[SUPPLIED DATA]

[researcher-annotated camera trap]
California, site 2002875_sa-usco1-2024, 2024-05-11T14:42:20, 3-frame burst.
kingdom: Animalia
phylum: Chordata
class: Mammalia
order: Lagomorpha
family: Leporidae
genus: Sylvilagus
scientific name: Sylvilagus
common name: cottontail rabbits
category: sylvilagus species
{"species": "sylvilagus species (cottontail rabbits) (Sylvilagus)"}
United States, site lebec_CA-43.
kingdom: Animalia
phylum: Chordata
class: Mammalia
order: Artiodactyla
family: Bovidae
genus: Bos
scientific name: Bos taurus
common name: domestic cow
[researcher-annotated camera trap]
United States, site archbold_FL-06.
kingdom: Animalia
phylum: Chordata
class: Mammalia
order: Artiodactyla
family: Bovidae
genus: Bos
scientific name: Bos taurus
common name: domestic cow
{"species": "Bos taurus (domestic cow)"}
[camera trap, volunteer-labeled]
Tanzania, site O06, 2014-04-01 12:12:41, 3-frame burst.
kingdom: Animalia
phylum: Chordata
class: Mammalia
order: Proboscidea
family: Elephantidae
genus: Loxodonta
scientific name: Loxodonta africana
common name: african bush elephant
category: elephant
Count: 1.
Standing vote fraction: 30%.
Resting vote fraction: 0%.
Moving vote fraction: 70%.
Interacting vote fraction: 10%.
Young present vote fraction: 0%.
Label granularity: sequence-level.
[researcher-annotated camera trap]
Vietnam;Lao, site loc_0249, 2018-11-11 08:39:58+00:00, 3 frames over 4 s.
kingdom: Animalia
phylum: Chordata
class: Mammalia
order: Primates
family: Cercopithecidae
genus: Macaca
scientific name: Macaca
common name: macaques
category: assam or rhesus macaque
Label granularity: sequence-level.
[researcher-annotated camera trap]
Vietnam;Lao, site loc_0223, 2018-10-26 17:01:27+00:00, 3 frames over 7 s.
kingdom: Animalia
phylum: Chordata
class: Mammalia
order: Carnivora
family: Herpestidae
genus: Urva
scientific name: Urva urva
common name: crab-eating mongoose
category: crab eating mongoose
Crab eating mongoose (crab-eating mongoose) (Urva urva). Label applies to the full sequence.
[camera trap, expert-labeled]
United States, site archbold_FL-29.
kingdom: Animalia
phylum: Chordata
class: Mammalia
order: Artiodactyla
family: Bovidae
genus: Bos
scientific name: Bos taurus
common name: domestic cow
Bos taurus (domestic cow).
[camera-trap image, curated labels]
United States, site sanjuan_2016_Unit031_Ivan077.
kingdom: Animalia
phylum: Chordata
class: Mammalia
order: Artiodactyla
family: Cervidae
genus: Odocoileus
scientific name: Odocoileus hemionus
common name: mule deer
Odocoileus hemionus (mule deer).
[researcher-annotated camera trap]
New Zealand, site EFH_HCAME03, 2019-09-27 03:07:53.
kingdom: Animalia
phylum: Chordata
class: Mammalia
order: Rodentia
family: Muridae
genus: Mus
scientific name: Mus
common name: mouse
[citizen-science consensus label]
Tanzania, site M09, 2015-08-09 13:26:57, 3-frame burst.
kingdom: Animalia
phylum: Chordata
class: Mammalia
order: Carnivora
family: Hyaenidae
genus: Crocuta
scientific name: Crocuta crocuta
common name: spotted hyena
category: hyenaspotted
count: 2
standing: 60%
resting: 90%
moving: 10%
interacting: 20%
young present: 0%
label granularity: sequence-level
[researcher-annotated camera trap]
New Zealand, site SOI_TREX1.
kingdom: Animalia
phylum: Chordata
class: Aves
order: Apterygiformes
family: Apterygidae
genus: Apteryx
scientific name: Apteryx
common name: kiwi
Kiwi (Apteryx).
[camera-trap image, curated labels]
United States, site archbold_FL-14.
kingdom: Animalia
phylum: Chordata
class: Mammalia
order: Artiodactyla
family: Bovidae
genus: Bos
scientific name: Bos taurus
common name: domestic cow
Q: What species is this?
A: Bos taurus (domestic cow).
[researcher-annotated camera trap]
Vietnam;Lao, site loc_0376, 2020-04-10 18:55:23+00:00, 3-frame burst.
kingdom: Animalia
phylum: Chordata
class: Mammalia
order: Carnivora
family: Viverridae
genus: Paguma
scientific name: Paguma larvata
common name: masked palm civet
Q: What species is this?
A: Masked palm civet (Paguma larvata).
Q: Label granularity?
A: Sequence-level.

[/SUPPLIED DATA]

• **YOUR TASK**: Return all the lines shown above, precisely as they stand.

• **RESULT FOR THIS TASK**:
[researcher-annotated camera trap]
California, site 2002875_sa-usco1-2024, 2024-05-11T14:42:20, 3-frame burst.
kingdom: Animalia
phylum: Chordata
class: Mammalia
order: Lagomorpha
family: Leporidae
genus: Sylvilagus
scientific name: Sylvilagus
common name: cottontail rabbits
category: sylvilagus species
{"species": "sylvilagus species (cottontail rabbits) (Sylvilagus)"}
United States, site lebec_CA-43.
kingdom: Animalia
phylum: Chordata
class: Mammalia
order: Artiodactyla
family: Bovidae
genus: Bos
scientific name: Bos taurus
common name: domestic cow
[researcher-annotated camera trap]
United States, site archbold_FL-06.
kingdom: Animalia
phylum: Chordata
class: Mammalia
order: Artiodactyla
family: Bovidae
genus: Bos
scientific name: Bos taurus
common name: domestic cow
{"species": "Bos taurus (domestic cow)"}
[camera trap, volunteer-labeled]
Tanzania, site O06, 2014-04-01 12:12:41, 3-frame burst.
kingdom: Animalia
phylum: Chordata
class: Mammalia
order: Proboscidea
family: Elephantidae
genus: Loxodonta
scientific name: Loxodonta africana
common name: african bush elephant
category: elephant
Count: 1.
Standing vote fraction: 30%.
Resting vote fraction: 0%.
Moving vote fraction: 70%.
Interacting vote fraction: 10%.
Young present vote fraction: 0%.
Label granularity: sequence-level.
[researcher-annotated camera trap]
Vietnam;Lao, site loc_0249, 2018-11-11 08:39:58+00:00, 3 frames over 4 s.
kingdom: Animalia
phylum: Chordata
class: Mammalia
order: Primates
family: Cercopithecidae
genus: Macaca
scientific name: Macaca
common name: macaques
category: assam or rhesus macaque
Label granularity: sequence-level.
[researcher-annotated camera trap]
Vietnam;Lao, site loc_0223, 2018-10-26 17:01:27+00:00, 3 frames over 7 s.
kingdom: Animalia
phylum: Chordata
class: Mammalia
order: Carnivora
family: Herpestidae
genus: Urva
scientific name: Urva urva
common name: crab-eating mongoose
category: crab eating mongoose
Crab eating mongoose (crab-eating mongoose) (Urva urva). Label applies to the full sequence.
[camera trap, expert-labeled]
United States, site archbold_FL-29.
kingdom: Animalia
phylum: Chordata
class: Mammalia
order: Artiodactyla
family: Bovidae
genus: Bos
scientific name: Bos taurus
common name: domestic cow
Bos taurus (domestic cow).
[camera-trap image, curated labels]
United States, site sanjuan_2016_Unit031_Ivan077.
kingdom: Animalia
phylum: Chordata
class: Mammalia
order: Artiodactyla
family: Cervidae
genus: Odocoileus
scientific name: Odocoileus hemionus
common name: mule deer
Odocoileus hemionus (mule deer).
[researcher-annotated camera trap]
New Zealand, site EFH_HCAME03, 2019-09-27 03:07:53.
kingdom: Animalia
phylum: Chordata
class: Mammalia
order: Rodentia
family: Muridae
genus: Mus
scientific name: Mus
common name: mouse
[citizen-science consensus label]
Tanzania, site M09, 2015-08-09 13:26:57, 3-frame burst.
kingdom: Animalia
phylum: Chordata
class: Mammalia
order: Carnivora
family: Hyaenidae
genus: Crocuta
scientific name: Crocuta crocuta
common name: spotted hyena
category: hyenaspotted
count: 2
standing: 60%
resting: 90%
moving: 10%
interacting: 20%
young present: 0%
label granularity: sequence-level
[researcher-annotated camera trap]
New Zealand, site SOI_TREX1.
kingdom: Animalia
phylum: Chordata
class: Aves
order: Apterygiformes
family: Apterygidae
genus: Apteryx
scientific name: Apteryx
common name: kiwi
Kiwi (Apteryx).
[camera-trap image, curated labels]
United States, site archbold_FL-14.
kingdom: Animalia
phylum: Chordata
class: Mammalia
order: Artiodactyla
family: Bovidae
genus: Bos
scientific name: Bos taurus
common name: domestic cow
Q: What species is this?
A: Bos taurus (domestic cow).
[researcher-annotated camera trap]
Vietnam;Lao, site loc_0376, 2020-04-10 18:55:23+00:00, 3-frame burst.
kingdom: Animalia
phylum: Chordata
class: Mammalia
order: Carnivora
family: Viverridae
genus: Paguma
scientific name: Paguma larvata
common name: masked palm civet
Q: What species is this?
A: Masked palm civet (Paguma larvata).
Q: Label granularity?
A: Sequence-level.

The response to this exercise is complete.